◆ WHAT THE EXERCISE ASKS: Your task is to write out the complete listing exactly as it is shown.

◆ INPUT MATERIAL:

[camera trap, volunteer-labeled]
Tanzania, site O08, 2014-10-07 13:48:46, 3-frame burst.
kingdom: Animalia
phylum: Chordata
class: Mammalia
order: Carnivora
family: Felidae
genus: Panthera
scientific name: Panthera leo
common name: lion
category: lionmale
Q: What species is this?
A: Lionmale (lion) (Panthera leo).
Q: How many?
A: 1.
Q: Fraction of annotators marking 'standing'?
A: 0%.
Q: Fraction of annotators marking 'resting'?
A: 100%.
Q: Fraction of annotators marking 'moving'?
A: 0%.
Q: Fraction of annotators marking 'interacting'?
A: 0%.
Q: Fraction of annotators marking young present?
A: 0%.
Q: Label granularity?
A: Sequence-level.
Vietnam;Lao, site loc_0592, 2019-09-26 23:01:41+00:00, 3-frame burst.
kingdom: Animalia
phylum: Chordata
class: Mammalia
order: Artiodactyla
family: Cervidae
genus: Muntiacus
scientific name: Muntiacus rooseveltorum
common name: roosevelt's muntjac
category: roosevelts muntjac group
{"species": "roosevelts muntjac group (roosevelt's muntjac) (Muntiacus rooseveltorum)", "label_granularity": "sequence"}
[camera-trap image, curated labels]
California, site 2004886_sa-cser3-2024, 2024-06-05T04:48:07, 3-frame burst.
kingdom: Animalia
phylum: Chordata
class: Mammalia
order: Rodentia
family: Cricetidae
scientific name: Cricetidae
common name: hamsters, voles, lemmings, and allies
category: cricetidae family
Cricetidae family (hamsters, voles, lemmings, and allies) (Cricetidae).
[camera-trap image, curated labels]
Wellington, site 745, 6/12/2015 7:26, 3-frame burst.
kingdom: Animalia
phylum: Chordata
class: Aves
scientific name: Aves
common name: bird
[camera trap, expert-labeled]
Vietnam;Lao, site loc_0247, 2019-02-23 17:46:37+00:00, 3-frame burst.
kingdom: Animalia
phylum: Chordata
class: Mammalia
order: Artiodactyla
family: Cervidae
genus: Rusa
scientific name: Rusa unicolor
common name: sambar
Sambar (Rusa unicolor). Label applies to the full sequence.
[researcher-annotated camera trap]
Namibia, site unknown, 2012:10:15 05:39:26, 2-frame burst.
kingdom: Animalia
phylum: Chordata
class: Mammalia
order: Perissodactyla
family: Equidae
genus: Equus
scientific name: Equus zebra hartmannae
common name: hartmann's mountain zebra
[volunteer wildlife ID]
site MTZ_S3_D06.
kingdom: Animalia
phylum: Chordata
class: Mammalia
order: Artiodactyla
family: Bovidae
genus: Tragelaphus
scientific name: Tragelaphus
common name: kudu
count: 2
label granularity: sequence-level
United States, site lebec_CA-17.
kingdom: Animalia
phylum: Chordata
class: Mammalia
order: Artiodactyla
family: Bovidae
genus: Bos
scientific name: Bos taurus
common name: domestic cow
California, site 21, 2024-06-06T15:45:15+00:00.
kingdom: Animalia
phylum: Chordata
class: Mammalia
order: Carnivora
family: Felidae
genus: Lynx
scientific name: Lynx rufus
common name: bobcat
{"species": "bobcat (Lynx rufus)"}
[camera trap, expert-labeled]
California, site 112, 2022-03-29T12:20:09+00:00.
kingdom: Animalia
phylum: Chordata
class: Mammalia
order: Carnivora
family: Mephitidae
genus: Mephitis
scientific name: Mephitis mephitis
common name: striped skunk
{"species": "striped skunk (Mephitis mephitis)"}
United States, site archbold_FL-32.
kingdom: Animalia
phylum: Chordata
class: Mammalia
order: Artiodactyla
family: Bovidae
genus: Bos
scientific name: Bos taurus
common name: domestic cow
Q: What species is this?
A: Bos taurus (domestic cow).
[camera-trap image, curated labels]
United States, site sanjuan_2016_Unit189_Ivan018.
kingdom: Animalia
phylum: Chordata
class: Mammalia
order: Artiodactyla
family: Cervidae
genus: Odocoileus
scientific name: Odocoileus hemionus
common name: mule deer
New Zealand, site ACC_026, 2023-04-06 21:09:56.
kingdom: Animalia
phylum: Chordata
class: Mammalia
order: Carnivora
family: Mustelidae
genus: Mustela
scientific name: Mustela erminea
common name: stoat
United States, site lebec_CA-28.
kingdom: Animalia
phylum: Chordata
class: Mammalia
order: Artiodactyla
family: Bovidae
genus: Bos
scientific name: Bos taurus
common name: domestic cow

◆ RESPONSE TO THIS EXERCISE:
[camera trap, volunteer-labeled]
Tanzania, site O08, 2014-10-07 13:48:46, 3-frame burst.
kingdom: Animalia
phylum: Chordata
class: Mammalia
order: Carnivora
family: Felidae
genus: Panthera
scientific name: Panthera leo
common name: lion
category: lionmale
Q: What species is this?
A: Lionmale (lion) (Panthera leo).
Q: How many?
A: 1.
Q: Fraction of annotators marking 'standing'?
A: 0%.
Q: Fraction of annotators marking 'resting'?
A: 100%.
Q: Fraction of annotators marking 'moving'?
A: 0%.
Q: Fraction of annotators marking 'interacting'?
A: 0%.
Q: Fraction of annotators marking young present?
A: 0%.
Q: Label granularity?
A: Sequence-level.
Vietnam;Lao, site loc_0592, 2019-09-26 23:01:41+00:00, 3-frame burst.
kingdom: Animalia
phylum: Chordata
class: Mammalia
order: Artiodactyla
family: Cervidae
genus: Muntiacus
scientific name: Muntiacus rooseveltorum
common name: roosevelt's muntjac
category: roosevelts muntjac group
{"species": "roosevelts muntjac group (roosevelt's muntjac) (Muntiacus rooseveltorum)", "label_granularity": "sequence"}
[camera-trap image, curated labels]
California, site 2004886_sa-cser3-2024, 2024-06-05T04:48:07, 3-frame burst.
kingdom: Animalia
phylum: Chordata
class: Mammalia
order: Rodentia
family: Cricetidae
scientific name: Cricetidae
common name: hamsters, voles, lemmings, and allies
category: cricetidae family
Cricetidae family (hamsters, voles, lemmings, and allies) (Cricetidae).
[camera-trap image, curated labels]
Wellington, site 745, 6/12/2015 7:26, 3-frame burst.
kingdom: Animalia
phylum: Chordata
class: Aves
scientific name: Aves
common name: bird
[camera trap, expert-labeled]
Vietnam;Lao, site loc_0247, 2019-02-23 17:46:37+00:00, 3-frame burst.
kingdom: Animalia
phylum: Chordata
class: Mammalia
order: Artiodactyla
family: Cervidae
genus: Rusa
scientific name: Rusa unicolor
common name: sambar
Sambar (Rusa unicolor). Label applies to the full sequence.
[researcher-annotated camera trap]
Namibia, site unknown, 2012:10:15 05:39:26, 2-frame burst.
kingdom: Animalia
phylum: Chordata
class: Mammalia
order: Perissodactyla
family: Equidae
genus: Equus
scientific name: Equus zebra hartmannae
common name: hartmann's mountain zebra
[volunteer wildlife ID]
site MTZ_S3_D06.
kingdom: Animalia
phylum: Chordata
class: Mammalia
order: Artiodactyla
family: Bovidae
genus: Tragelaphus
scientific name: Tragelaphus
common name: kudu
count: 2
label granularity: sequence-level
United States, site lebec_CA-17.
kingdom: Animalia
phylum: Chordata
class: Mammalia
order: Artiodactyla
family: Bovidae
genus: Bos
scientific name: Bos taurus
common name: domestic cow
California, site 21, 2024-06-06T15:45:15+00:00.
kingdom: Animalia
phylum: Chordata
class: Mammalia
order: Carnivora
family: Felidae
genus: Lynx
scientific name: Lynx rufus
common name: bobcat
{"species": "bobcat (Lynx rufus)"}
[camera trap, expert-labeled]
California, site 112, 2022-03-29T12:20:09+00:00.
kingdom: Animalia
phylum: Chordata
class: Mammalia
order: Carnivora
family: Mephitidae
genus: Mephitis
scientific name: Mephitis mephitis
common name: striped skunk
{"species": "striped skunk (Mephitis mephitis)"}
United States, site archbold_FL-32.
kingdom: Animalia
phylum: Chordata
class: Mammalia
order: Artiodactyla
family: Bovidae
genus: Bos
scientific name: Bos taurus
common name: domestic cow
Q: What species is this?
A: Bos taurus (domestic cow).
[camera-trap image, curated labels]
United States, site sanjuan_2016_Unit189_Ivan018.
kingdom: Animalia
phylum: Chordata
class: Mammalia
order: Artiodactyla
family: Cervidae
genus: Odocoileus
scientific name: Odocoileus hemionus
common name: mule deer
New Zealand, site ACC_026, 2023-04-06 21:09:56.
kingdom: Animalia
phylum: Chordata
class: Mammalia
order: Carnivora
family: Mustelidae
genus: Mustela
scientific name: Mustela erminea
common name: stoat
United States, site lebec_CA-28.
kingdom: Animalia
phylum: Chordata
class: Mammalia
order: Artiodactyla
family: Bovidae
genus: Bos
scientific name: Bos taurus
common name: domestic cow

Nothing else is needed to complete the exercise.